First capacitor, one end of the first capacitor are connected with the other end of the first resistor；

First diode, the anode of the first diode are connected with the other end of the first capacitor；

Second resistance, one end of the second resistance are connected with the cathode of the first diode；

The base stage of first triode, first triode is connected with the other end of the second resistance, first triode Emitter ground connection, the collector of first triode is connected with the enabled pin of the power supply chip；

3rd resistor, the 3rd resistor are connected between the base stage and emitter of first triode；

One end of 4th resistance, the 4th resistance is connected with the collector of first triode, the 4th resistance it is another One end provides end with the operating voltage and is connected.

3. vehicle power supply control circuit as claimed in claim 2, which is characterized in that the self-locking module includes:

Second triode, the emitter of second triode provide end with the operating voltage and are connected；

5th resistance, the 5th resistance are connected between the base stage and emitter of second triode；

One end of 6th resistance, the 6th resistance is connected with the base stage of second triode, the 6th resistance it is another End is connected with the collector of first triode；

One end of 7th resistance, the 7th resistance is connected with the collector of second triode, the 7th resistance it is another One end is connected with one end of the second resistance.

4. vehicle power supply control circuit as claimed in claim 2 or claim 3, which is characterized in that the wake-up module further include:

Second capacitor, one end of second capacitor one end with the cathode of the first diode and the second resistance respectively It is connected, the other end ground connection of second capacitor.

5. vehicle power supply control circuit as claimed in claim 2 or claim 3, which is characterized in that the wake-up module further include:

Third capacitor, one end of the third capacitor are connected with the collector of first triode, the third capacitor it is another One end is grounded after being connected with the emitter of first triode.
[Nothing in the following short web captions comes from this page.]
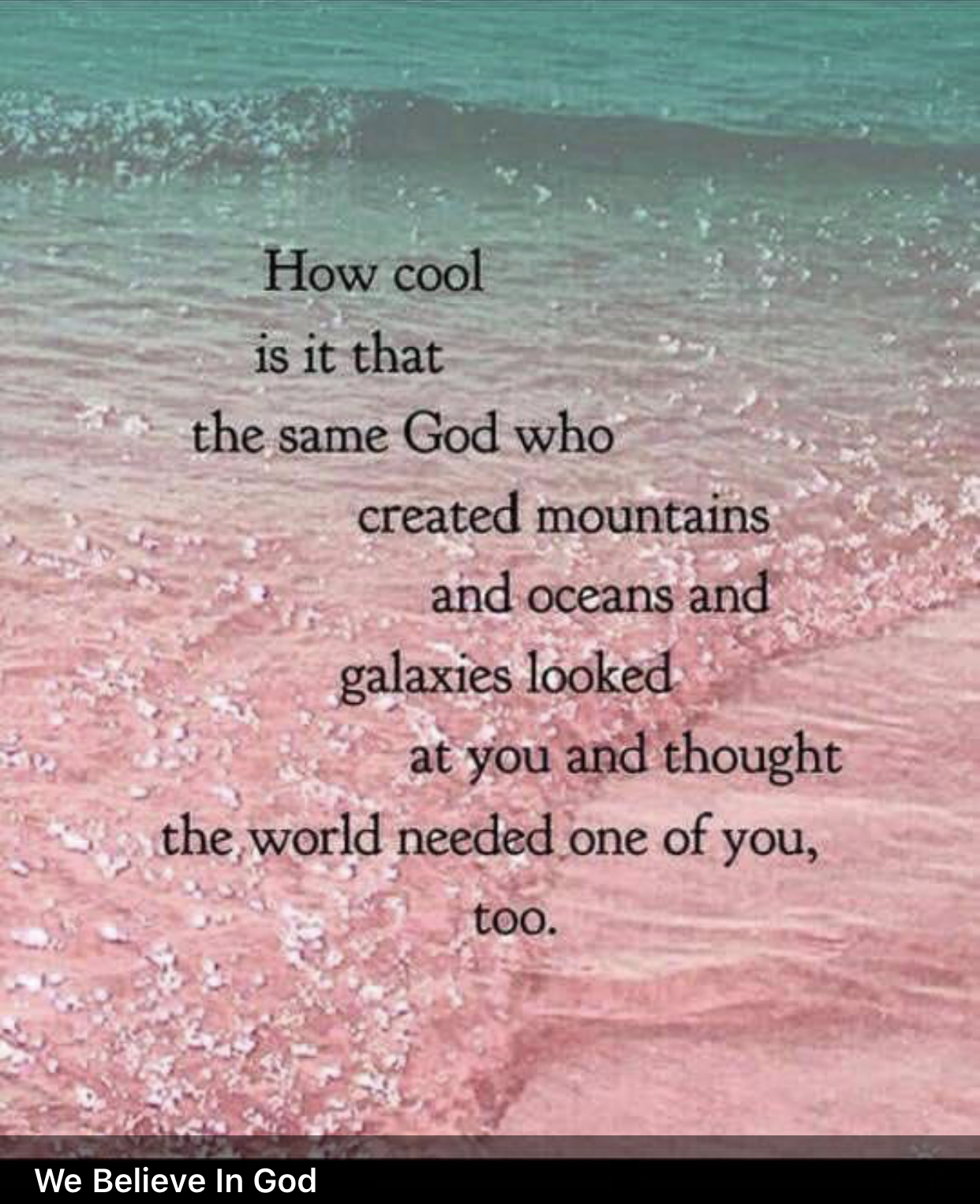 I always thought this post was meant for Victor.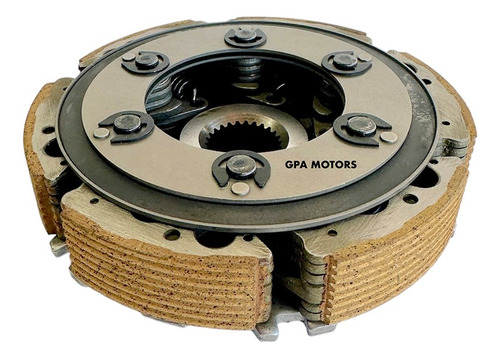 Clutch Húmedo Yamaha Grizzly Kodiak Wolverine 700 2015-2023
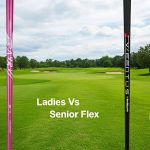 Ladies vs Senior Flex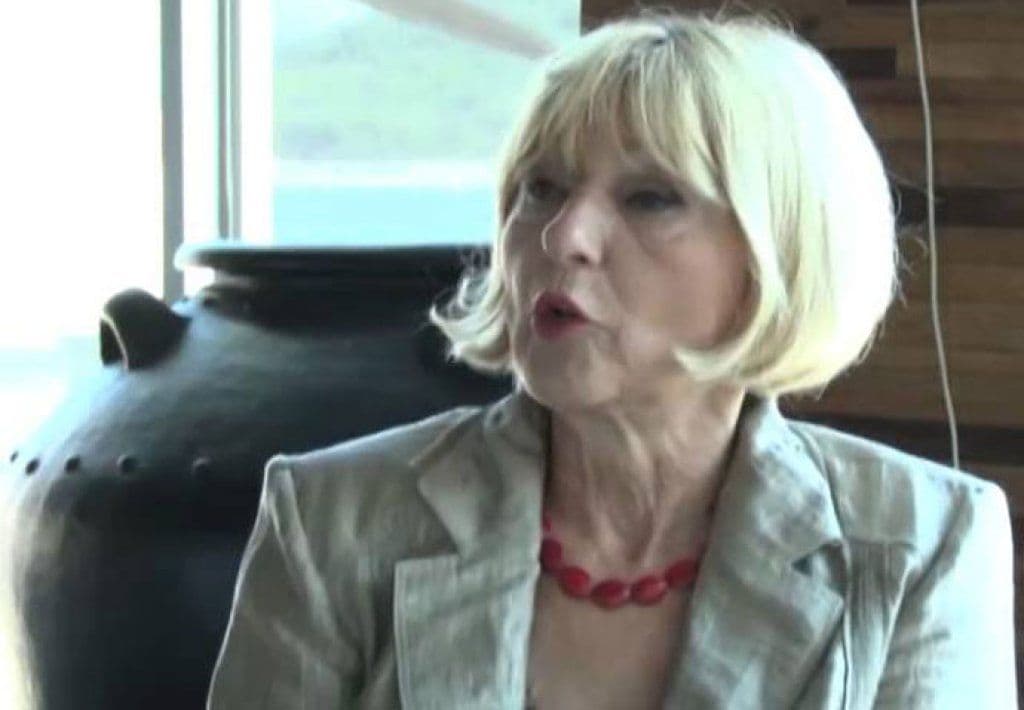 VLADA: Prestao mandat Mirjani Drašković VLADA: Prestao mandat Mirjani Drašković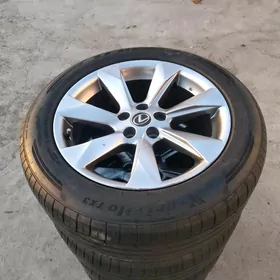 Leksus rxs diska teker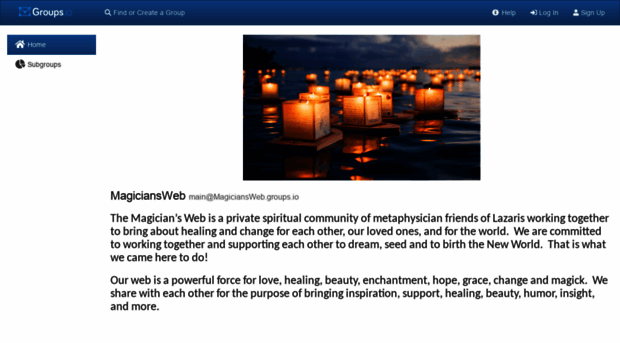 magiciansweb.groups.io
6. vehicle power supply control circuit as claimed in claim 2 or claim 3, which is characterized in that further include:

The dormant control signal receiving end of sleep block, the sleep block is connected with the MCU, the output of the sleep block End is connected with the wake-up module, and the sleep block receives the dormant control signal that the MCU is issued, and according to the suspend mode It controls signal and controls the wake-up module stopping output wake-up enable signal, so that the MCU enters dormant state.

7. vehicle power supply control circuit as claimed in claim 6, which is characterized in that the sleep block includes:

Second diode, the anode of second diode is as the dormant control signal receiving end；

Third transistor, the base stage of the third transistor are connected with the cathode of second diode, the third transistor Emitter ground connection, the collector of the third transistor is connected with one end of the second resistance.

8. vehicle power supply control circuit as claimed in claim 2 or claim 3, which is characterized in that further include:

Starting module is maintained, the starting for maintaining starting module maintains signal receiving end to be connected with the MCU, and the maintenance is opened The output end of dynamic model block is connected with the wake-up module, described that starting module is maintained to receive the maintenance starting letter that the MCU is issued Number, and the wake-up module is controlled according to the maintenance enabling signal and persistently exports the wake-up enable signal, so that the electricity Source chip persistently gives the MCU to power.

9. vehicle power supply control circuit as claimed in claim 8, which is characterized in that the maintenance starting module includes:

The anode of third diode, the third diode maintains signal receiving end, the third diode as the starting Cathode be connected with one end of the second resistance.

10. a kind of vehicular electric power source device, which is characterized in that including vehicle power supply control as claimed in any one of claims 1-9 wherein Circuit processed.